Industrial Production – This is indicator measures the change in the productivity of a nation's factories, mines and service providers. This major indicator also measures their industrialized capability and how much of the available assets and resources are being used by the productive segments of the country. In other words it measures the capability to grow and produce of these sectors. It also measure how much of the factories production capacity is actually being used.

PPI (Producer Price Index)
– This major indicator is a assess of the cost changes in the manufacturing segment. It quantifies middling transformations in vending prices that the local producers in the manufacturing, farming, mining, and electricity industries receive for their production. The producer prices that are used to determine economical effects are usually those of the complete commodities, rudimentary commodities and transitional commodities.

CPI (Consumer Price Index) – This indicator determines the standard level price paid by consumers from urban areas (they present more than 80% of the general populace) for a set basket of commodities and receivable services. It indicates price fluctuations in more than 200 different categories. The CPI also incorporates a variety of consumer charges and tolls that are immediately connected to the costs of particular commodities and services.
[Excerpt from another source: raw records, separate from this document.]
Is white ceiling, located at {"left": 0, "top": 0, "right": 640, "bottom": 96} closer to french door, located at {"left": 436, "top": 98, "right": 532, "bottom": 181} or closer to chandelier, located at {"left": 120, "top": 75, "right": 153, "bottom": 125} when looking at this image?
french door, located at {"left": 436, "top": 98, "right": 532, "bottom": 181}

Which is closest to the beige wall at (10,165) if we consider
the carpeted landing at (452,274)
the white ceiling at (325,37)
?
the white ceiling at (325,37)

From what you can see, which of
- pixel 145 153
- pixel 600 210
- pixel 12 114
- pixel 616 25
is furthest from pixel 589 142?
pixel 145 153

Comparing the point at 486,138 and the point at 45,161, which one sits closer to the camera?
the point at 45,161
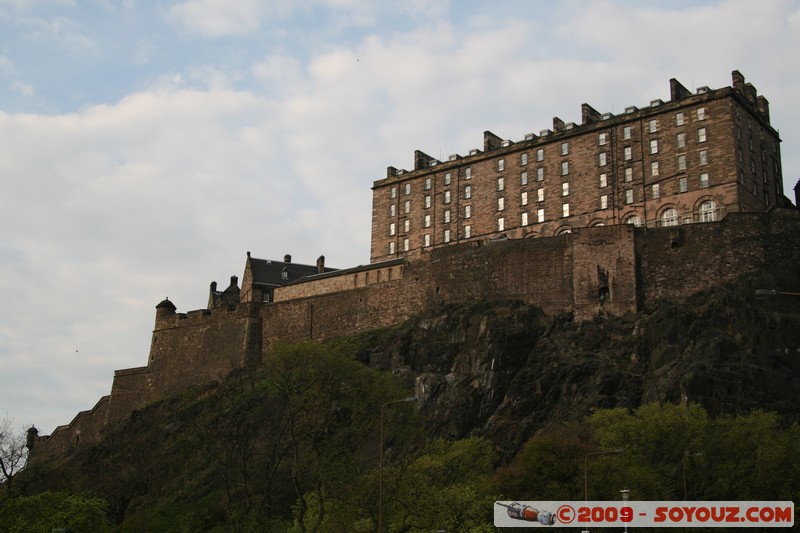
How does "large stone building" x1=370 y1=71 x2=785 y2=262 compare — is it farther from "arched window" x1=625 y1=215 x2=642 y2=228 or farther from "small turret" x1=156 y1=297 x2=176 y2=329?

ECI (Employment Cost Index)
– This major indicator measures the volume of employment of the nation. The employment estimations are supported by an inspection of the bigger companies and calculate the amount of salaried workers working part-time or permanent jobs in the country's industry, management and governmental organizations.

DGO (Durable Goods Orders) – This major indicator checks the amount and size of new reservations made to local companies for direct and prospect distribution of industrial durable supplies. Durable goods are classified as a product that can be used an extensive amount of time (more than 3 years) throughout which its productivity is comprehensive.

Retail Sales - This report measures the total revenue of vendors, using examples that represent all volumes and types of companies that deal with retail vending all through the country. This major indicator represents consumer spending patterns in a very exact and evenhanded way. The reports are adjusted to holidays and different trading days. The Retail sales indicator includes robust and temporary products traded. The indicator also reflects expunge taxes accompanying the vending of commodities. The indicator excludes taxes taken from the consumer for the purchase of the specific product, by the vendor.

Housing Starts
– This monthly indicator checks the number of residential units that are began their construction in each specific month. This indicator mainly logs private houses and attributes the beginning of the excavation or laying foundations to be the start of the construction. The rate of interest affects housing costs and thus growth a great deal. The housing sector is one of the first markets to react to changes in the national interest rate. When analyzing this indicator you should pay attention to the divergence between to subsequent months, in percentages. The housing starts indicator is released approximately at the middle of the month.